“Sandwich” structure found to reduce errors caused by quasiparticles in superconducting qubits

Qubits are notoriously more prone to error than their classical counterparts. While superconducting quantum computers currently use on the order of 100 to 1000 qubits, an estimated one million qubits will be needed to track and correct errors in a quantum computer designed for real-world applications. At present, it is not known how to scale superconducting qubit circuits to this size.

In a new study published in PRX Quantum, UW–Madison physicists from Robert McDermott’s group developed and tested a new superconducting qubit architecture that is potentially more scalable than the current state of the art. Control of the qubits is achieved via “Single Flux Quantum” (SFQ) pulses that can be generated close to the qubit chip. They found that SFQ-based control fidelity improved ten-fold over their previous versions, providing a promising platform for scaling up the number of qubits in a quantum array.

profile photo of Robert McDermott
Robert McDermott
profile photo of Vincent Liu
Vincent Liu

The architecture involves a sandwich of two chips: one chip houses the qubits, while the other contains the SFQ control unit. The new approach suppresses the generation of quasiparticles, which are disruptions in the superconducting ground state that degrade qubit performance.

“This structure physically separates the two units, and quasiparticles on the SFQ chip cannot diffuse to the quantum chip and generate errors,” explains Chuan-Hong Liu, PhD ’23, a former UW–Madison physics graduate student and lead author of the study. “This design is totally new, and it greatly improves our gate fidelities.”

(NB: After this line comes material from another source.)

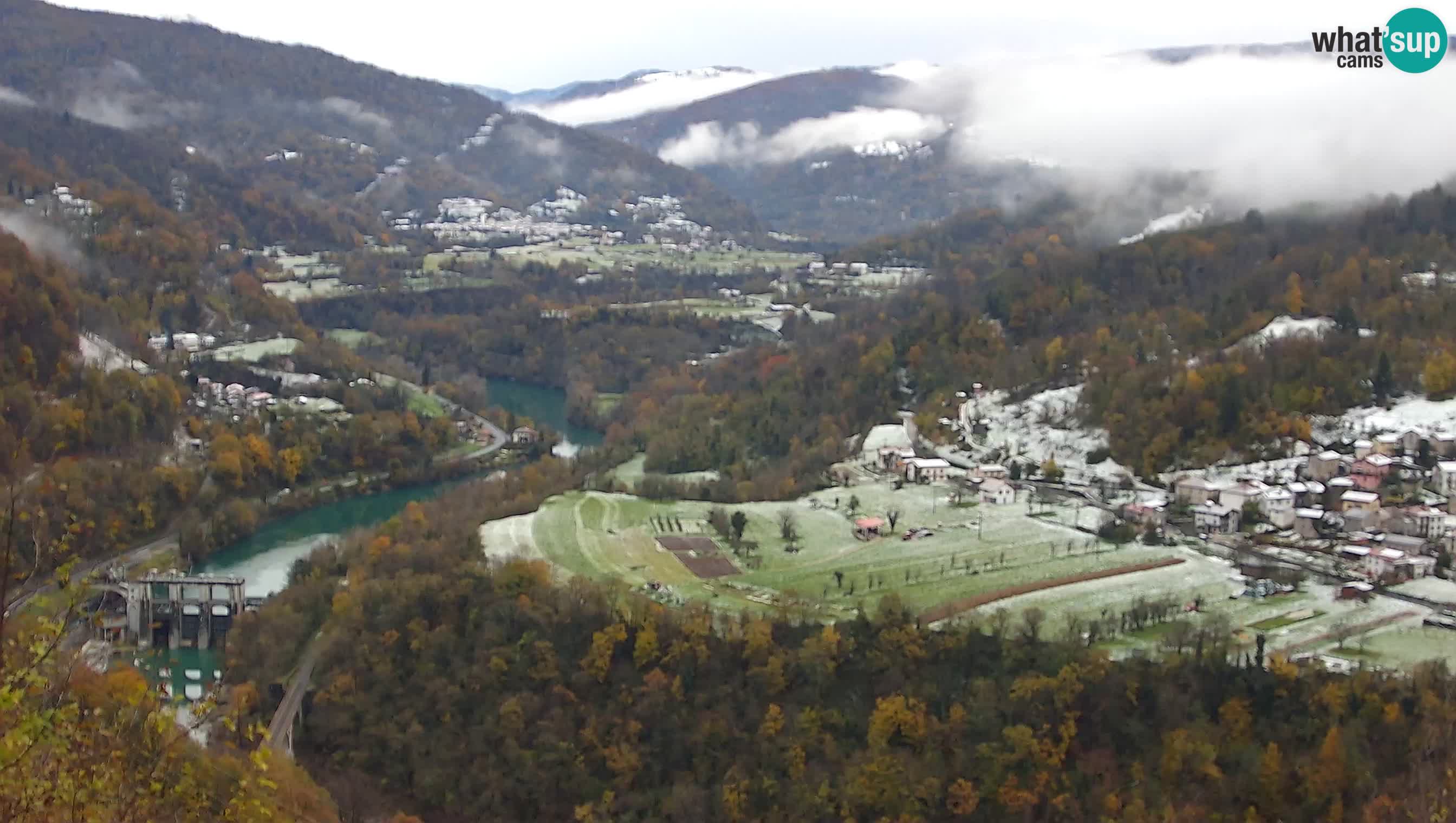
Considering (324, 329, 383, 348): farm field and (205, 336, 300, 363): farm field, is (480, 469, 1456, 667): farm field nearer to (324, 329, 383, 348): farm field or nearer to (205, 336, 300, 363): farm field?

Liu and his colleagues assessed the fidelity of SFQ-based gates through randomized benchmarking. In this approach, the team established operating parameters to maximize the overall fidelity of complex control sequences. For instance, for a qubit that begins in the ground state, they performed long sequences incorporating many gates that should be equivalent to an identity operation; in the end, they measured the fraction of the population remaining in the ground state. A higher measured ground state population indicated higher gate fidelity.

Inevitably, there are residual errors, but the reduced quasiparticle poisoning was expected to lower the error rate and improve gate fidelities — and it did.

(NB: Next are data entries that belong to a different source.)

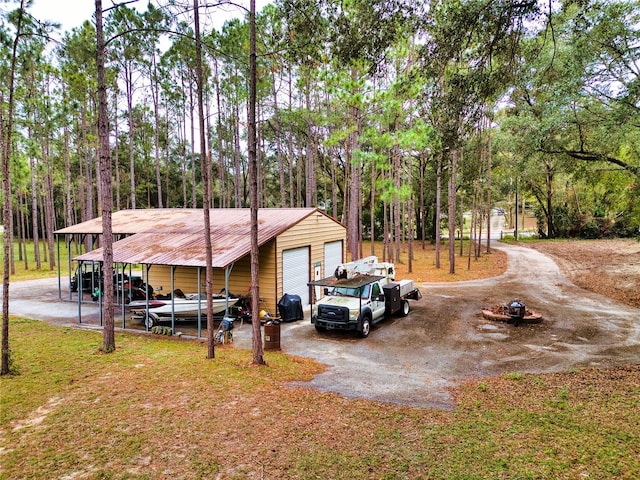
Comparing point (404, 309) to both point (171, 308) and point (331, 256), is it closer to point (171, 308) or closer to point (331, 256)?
point (331, 256)

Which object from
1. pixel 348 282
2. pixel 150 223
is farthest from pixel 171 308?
pixel 150 223

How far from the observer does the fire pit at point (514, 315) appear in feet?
39.9

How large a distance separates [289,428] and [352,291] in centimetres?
670

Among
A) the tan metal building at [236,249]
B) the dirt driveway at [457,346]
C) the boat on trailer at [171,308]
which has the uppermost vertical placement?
the tan metal building at [236,249]

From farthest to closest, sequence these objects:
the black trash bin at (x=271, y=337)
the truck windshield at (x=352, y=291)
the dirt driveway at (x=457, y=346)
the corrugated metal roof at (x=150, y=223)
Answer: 1. the corrugated metal roof at (x=150, y=223)
2. the truck windshield at (x=352, y=291)
3. the black trash bin at (x=271, y=337)
4. the dirt driveway at (x=457, y=346)

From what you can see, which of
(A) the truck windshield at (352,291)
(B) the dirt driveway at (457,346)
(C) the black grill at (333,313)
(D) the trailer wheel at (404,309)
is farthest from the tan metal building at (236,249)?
(D) the trailer wheel at (404,309)

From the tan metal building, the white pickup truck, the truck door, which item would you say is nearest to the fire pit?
the white pickup truck

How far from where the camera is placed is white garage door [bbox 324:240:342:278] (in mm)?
17711

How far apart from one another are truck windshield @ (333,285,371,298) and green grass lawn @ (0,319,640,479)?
13.0 ft

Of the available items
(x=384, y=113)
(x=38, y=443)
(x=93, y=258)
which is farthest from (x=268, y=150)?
(x=38, y=443)

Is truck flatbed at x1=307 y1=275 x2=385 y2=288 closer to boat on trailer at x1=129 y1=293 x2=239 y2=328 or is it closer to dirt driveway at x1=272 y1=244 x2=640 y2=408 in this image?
dirt driveway at x1=272 y1=244 x2=640 y2=408

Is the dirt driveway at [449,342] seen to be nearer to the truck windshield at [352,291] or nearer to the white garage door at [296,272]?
the truck windshield at [352,291]

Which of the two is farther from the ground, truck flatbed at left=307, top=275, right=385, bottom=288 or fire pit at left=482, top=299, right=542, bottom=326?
truck flatbed at left=307, top=275, right=385, bottom=288

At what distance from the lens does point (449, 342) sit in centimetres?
1063
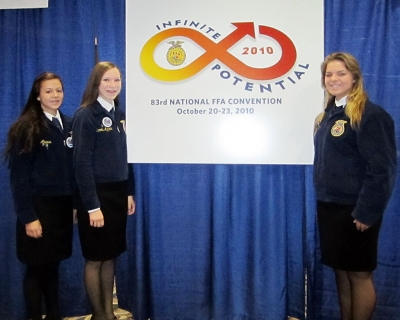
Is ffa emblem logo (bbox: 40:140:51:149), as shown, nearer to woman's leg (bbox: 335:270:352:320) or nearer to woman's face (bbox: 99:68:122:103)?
woman's face (bbox: 99:68:122:103)

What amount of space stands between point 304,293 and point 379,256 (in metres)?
0.50

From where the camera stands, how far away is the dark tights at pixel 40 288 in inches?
80.9

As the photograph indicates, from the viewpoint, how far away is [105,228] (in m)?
2.04

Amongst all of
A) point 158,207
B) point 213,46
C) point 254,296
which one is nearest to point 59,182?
point 158,207

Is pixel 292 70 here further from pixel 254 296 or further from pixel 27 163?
pixel 27 163

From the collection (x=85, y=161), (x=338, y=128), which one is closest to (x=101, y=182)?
(x=85, y=161)

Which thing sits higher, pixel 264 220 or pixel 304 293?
pixel 264 220

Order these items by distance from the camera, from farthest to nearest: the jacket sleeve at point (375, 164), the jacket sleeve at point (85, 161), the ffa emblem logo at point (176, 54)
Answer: the ffa emblem logo at point (176, 54) → the jacket sleeve at point (85, 161) → the jacket sleeve at point (375, 164)

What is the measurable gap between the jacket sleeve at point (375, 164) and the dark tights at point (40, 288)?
5.44 feet

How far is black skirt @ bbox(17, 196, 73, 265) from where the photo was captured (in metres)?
2.00

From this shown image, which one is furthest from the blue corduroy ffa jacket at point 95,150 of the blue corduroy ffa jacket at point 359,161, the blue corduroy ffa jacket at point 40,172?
the blue corduroy ffa jacket at point 359,161

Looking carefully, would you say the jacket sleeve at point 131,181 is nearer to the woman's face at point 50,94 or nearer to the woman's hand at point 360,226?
the woman's face at point 50,94

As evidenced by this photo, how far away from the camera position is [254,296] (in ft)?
7.73

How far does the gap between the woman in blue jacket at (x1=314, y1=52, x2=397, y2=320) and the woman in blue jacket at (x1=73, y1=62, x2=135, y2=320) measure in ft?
3.54
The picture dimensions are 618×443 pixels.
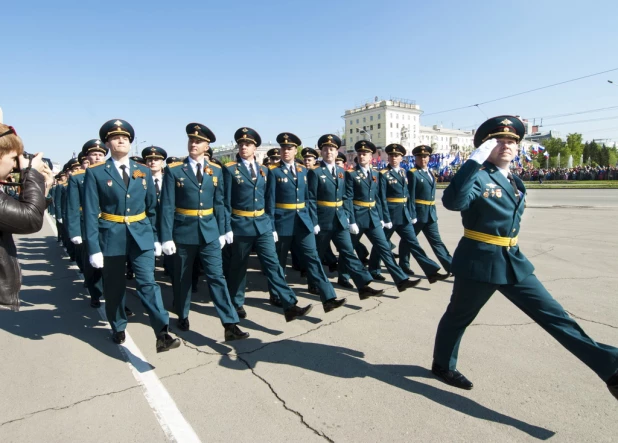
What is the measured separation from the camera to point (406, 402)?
2920 mm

four panels showing the new chip architecture. The two on the left just show the two computer chips, and then the top right panel shows them "sandwiched" on top of each other. The bottom right panel is a circuit diagram of the whole setup.
The quantum-classical multichip module (MCM). (a) A micrograph of the qubit chip. (b) A micrograph of the SFQ driver chip. (c) A photograph showing the assembled MCM stack; the qubit chip is outlined in red and the SFQ chip is outlined in blue. (d) The circuit diagram for one qubit-SFQ pair. | From Liu et al, PRX Quantum.

“Most of the gates had 99% fidelity,” Liu says. “That’s a one order of magnitude reduction in infidelity compared to the last generation.”

Importantly, they showed the stability of the SFQ-based gates over the course of a six-hour experimental run.

Later in the study, the researchers investigated the source of the remaining errors. They found that the SFQ unit was emitting photons with sufficient energy to create quasiparticles on the qubit chip. With the unique source of the error identified, Liu and his colleagues can develop ways to improve the design.

“We realized this quasiparticle generation is due to spurious antenna coupling between the SFQ units and the qubit units,” Liu says. “This is really interesting because we usually talk about qubits in the range of one to ten gigahertz, but this error is in the 100 to 1000 gigahertz range. This is an area people have never explored, and we provide a straightforward way to make improvements.”

This study is a collaboration between the National Institute of Standards and Technology, Syracuse University, Lawrence Livermore National Laboratory, and UW–Madison.

This work was funded in part by the National Science Foundation (DMR-1747426); the Wisconsin Alumni Research Foundation (WARF) Accelerator; Office of the Director of National Intelligence, Intelligence Advanced Research Projects Activity (IARPA-20001-D2022-2203120004); and the NIST Program on Scalable Superconducting Computing and the National Nuclear Security Administration Advanced Simulation and Computing Beyond Moore’s Law program (LLNL-ABS-795437).